SciRuby / daru

Data Analysis in RUby
BSD 2-Clause "Simplified" License
1.04k stars 139 forks source link

Use of broadcasting data strucutures for daru internals. #328

Open v0dro opened 7 years ago

v0dro commented 7 years ago

Currently, daru uses Arrays for storing data inside Vectors, which are collectively stored inside a dataframe.

However, this approach reduces the speed of most mathematical operations due to everything being a Ruby object and all the looping operations happening in Ruby.

I would like to explore alternatives to re-implementing daru's internal data structures in something like NMatrix or Numo::NArray for more efficient storage of data. @genya0407 's sake gem does this to some extent but it is still not as widespread as that of pandas.

This will most probably make use of broadcasting data structures. In the interest of speed, do you all think it would be alright to sacrifice compatibility with JRuby? Since NMatrix has a Java backend, how about implementing broadcasting in NMatrix and rewriting daru's internals using NMatrix?

Please pitch in your ideas into this thread.

CC: @mrkn @zverok @genya0407 @gnilrets @lokeshh @kozo2

gnilrets commented 7 years ago

Could you clarify what is meant by "broadcasting data structures"?

I've recently been playing around a bit with PyArrow and so far it seems like a performant internal data structure.

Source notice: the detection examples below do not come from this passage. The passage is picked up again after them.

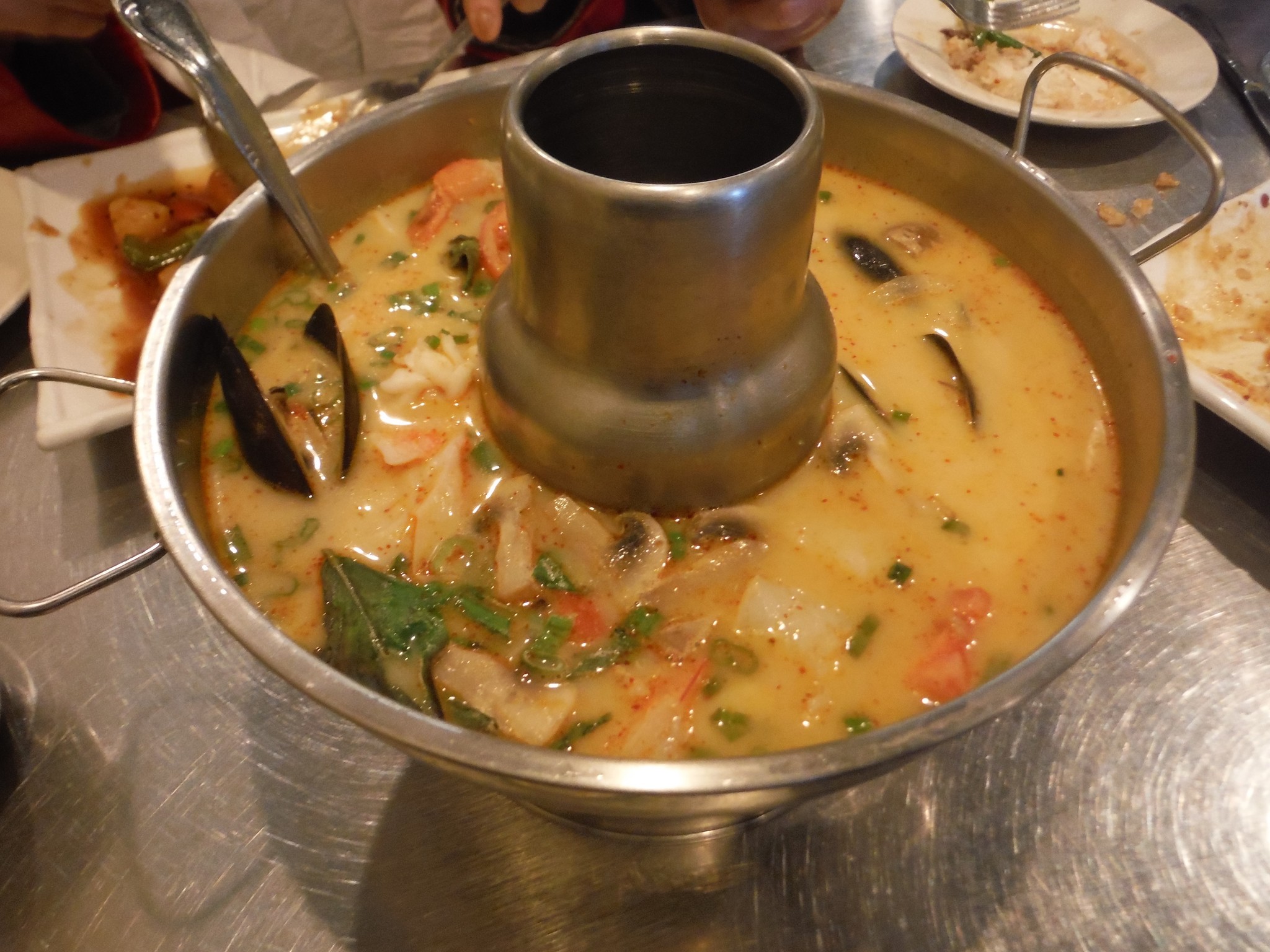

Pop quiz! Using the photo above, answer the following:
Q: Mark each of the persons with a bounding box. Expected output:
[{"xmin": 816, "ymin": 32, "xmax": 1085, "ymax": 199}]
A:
[{"xmin": 2, "ymin": 0, "xmax": 848, "ymax": 169}]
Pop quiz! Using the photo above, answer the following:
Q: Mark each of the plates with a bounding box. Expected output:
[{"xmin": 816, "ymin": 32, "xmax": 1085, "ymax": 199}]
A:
[
  {"xmin": 26, "ymin": 65, "xmax": 484, "ymax": 448},
  {"xmin": 1136, "ymin": 173, "xmax": 1270, "ymax": 468},
  {"xmin": 890, "ymin": 0, "xmax": 1218, "ymax": 133}
]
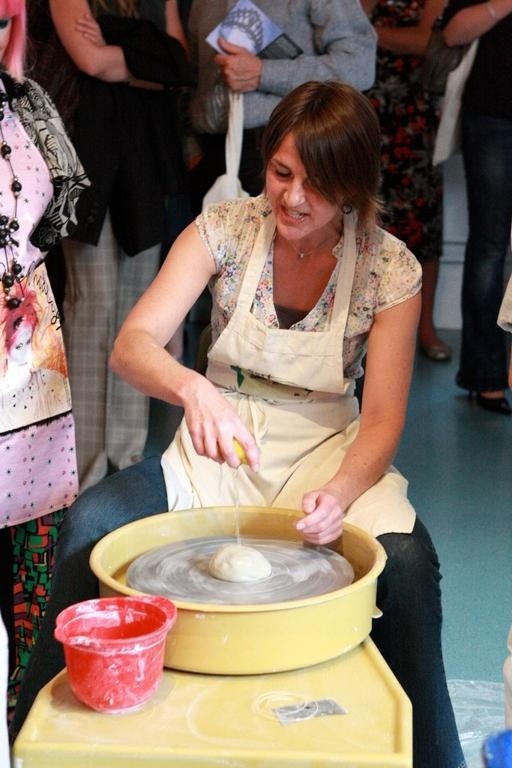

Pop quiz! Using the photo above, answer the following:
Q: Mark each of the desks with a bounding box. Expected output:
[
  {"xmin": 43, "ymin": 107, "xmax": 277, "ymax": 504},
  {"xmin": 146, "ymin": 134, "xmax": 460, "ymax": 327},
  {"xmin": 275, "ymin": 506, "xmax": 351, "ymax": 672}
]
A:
[{"xmin": 10, "ymin": 635, "xmax": 415, "ymax": 768}]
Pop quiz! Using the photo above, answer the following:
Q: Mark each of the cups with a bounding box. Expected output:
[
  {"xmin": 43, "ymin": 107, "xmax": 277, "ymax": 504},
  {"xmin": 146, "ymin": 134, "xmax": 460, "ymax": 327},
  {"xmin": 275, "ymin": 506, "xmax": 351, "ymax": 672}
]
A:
[{"xmin": 50, "ymin": 593, "xmax": 176, "ymax": 715}]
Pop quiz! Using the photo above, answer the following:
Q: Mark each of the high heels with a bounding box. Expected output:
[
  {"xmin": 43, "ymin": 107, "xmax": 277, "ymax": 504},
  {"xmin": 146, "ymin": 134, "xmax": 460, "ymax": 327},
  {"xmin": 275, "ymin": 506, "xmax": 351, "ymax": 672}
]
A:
[{"xmin": 468, "ymin": 388, "xmax": 511, "ymax": 414}]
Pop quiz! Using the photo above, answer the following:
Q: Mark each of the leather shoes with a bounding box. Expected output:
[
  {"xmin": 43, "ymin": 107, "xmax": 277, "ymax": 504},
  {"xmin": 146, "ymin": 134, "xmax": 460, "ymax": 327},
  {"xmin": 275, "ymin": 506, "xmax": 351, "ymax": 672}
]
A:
[{"xmin": 419, "ymin": 342, "xmax": 451, "ymax": 360}]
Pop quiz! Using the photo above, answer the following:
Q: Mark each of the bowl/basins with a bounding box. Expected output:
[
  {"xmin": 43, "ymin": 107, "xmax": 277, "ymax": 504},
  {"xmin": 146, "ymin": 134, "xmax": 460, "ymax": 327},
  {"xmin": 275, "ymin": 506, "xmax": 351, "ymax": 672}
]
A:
[{"xmin": 90, "ymin": 499, "xmax": 389, "ymax": 676}]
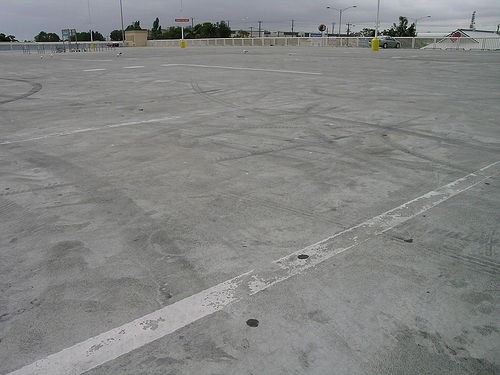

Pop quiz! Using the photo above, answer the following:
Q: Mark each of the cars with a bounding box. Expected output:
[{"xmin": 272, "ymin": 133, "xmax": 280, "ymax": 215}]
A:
[{"xmin": 369, "ymin": 36, "xmax": 401, "ymax": 49}]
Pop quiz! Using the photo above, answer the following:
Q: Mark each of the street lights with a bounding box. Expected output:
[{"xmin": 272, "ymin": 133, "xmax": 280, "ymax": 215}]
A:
[
  {"xmin": 327, "ymin": 6, "xmax": 356, "ymax": 37},
  {"xmin": 402, "ymin": 15, "xmax": 431, "ymax": 37}
]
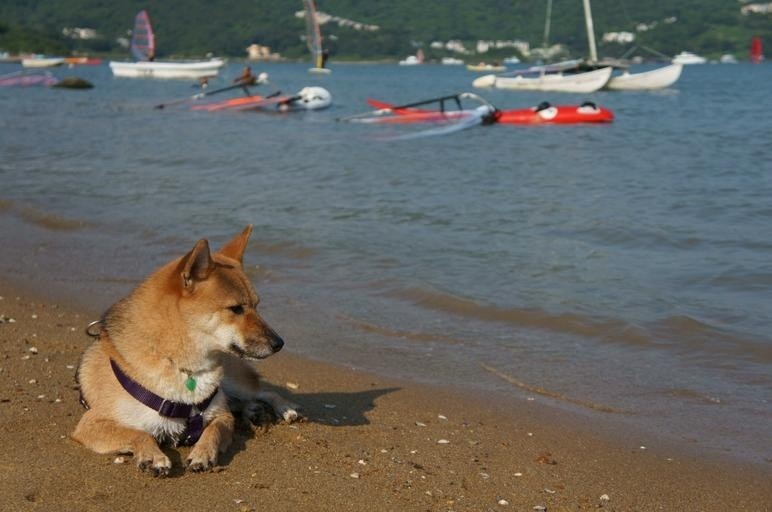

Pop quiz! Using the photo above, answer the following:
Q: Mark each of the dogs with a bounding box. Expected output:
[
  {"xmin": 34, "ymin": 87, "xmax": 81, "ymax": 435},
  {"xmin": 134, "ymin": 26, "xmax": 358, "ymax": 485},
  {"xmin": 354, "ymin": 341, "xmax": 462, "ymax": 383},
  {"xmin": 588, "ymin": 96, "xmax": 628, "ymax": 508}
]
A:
[{"xmin": 68, "ymin": 223, "xmax": 303, "ymax": 479}]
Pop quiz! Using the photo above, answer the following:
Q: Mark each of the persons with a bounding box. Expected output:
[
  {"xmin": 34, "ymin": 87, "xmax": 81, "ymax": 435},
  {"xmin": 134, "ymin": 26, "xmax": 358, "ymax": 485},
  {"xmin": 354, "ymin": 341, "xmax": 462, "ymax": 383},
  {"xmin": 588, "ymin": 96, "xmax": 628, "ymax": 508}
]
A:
[{"xmin": 232, "ymin": 64, "xmax": 257, "ymax": 87}]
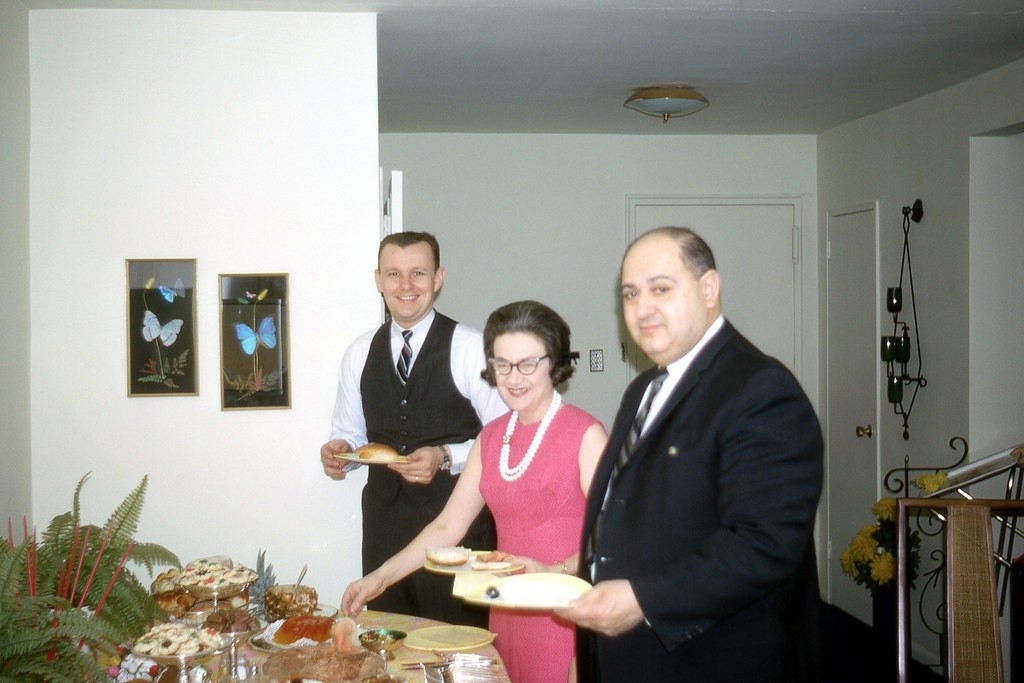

https://pyarrow.readthedocs.io/en/latest/ https://www.slideshare.net/wesm/python-data-wrangling-preparing-for-the-future https://github.com/SciRuby/daru/issues/164

If it were integrated into Daru, it may open open Daru to more of the Apache "Big Data" ecosystem, which would be nice. But I have no experience integrating C with Ruby, so don't really know what kind of effort this would require.

v0dro commented 7 years ago

Broadcasting would basically involve changing the internal data structures in such a way that they are more efficient and reduce copying of data whenever possible. For example, pandas uses numpy internally, which supports broadcasting and hence makes pandas fast.

This will mainly involve choosing an appropriate matrix library like Numo::NArray or NMatrix and integrating them with daru. Some changes might be required in the matrix libraries to fully support broadcasting.

kou commented 7 years ago

FYI:

Apache Arrow is implementing Tensor object:

Pandas will use it in 2.0:

I'm working on Ruby bindings of Apache Arrow. They are already included in Apache Arrow partially:

v0dro commented 7 years ago

@kou do you think we should leapfrog to using Apache Arrow Tensor directly for internal storage? I am seriously considering an overhaul of the daru storage infrastructure given the speed bottlenecks caused by creation of Ruby objects.

If it can be done in a transparent and dependency-free manner, can you please elaborate on how we can proceed for implementing this in daru?

v0dro commented 7 years ago

@mrkn if you have experience with arrow can you please shed some light on this?

kou commented 7 years ago

daru can use NMatrix or Numo::NAarray for internal object. Red Data Tools project provides libraries to convert them with low cost via Apache Arrow:

You can convert NMatrix and Numo::NArray by the following:

nmatrix.to_arrow.to_narray # => Numo::*
narray.to_arrow.to_nmatrix # => NMatrix

Now, Apache Arrow focuses data format. It doesn't implement data operations yet. They will be implemented after Apache Arrow 1.0.0 is released.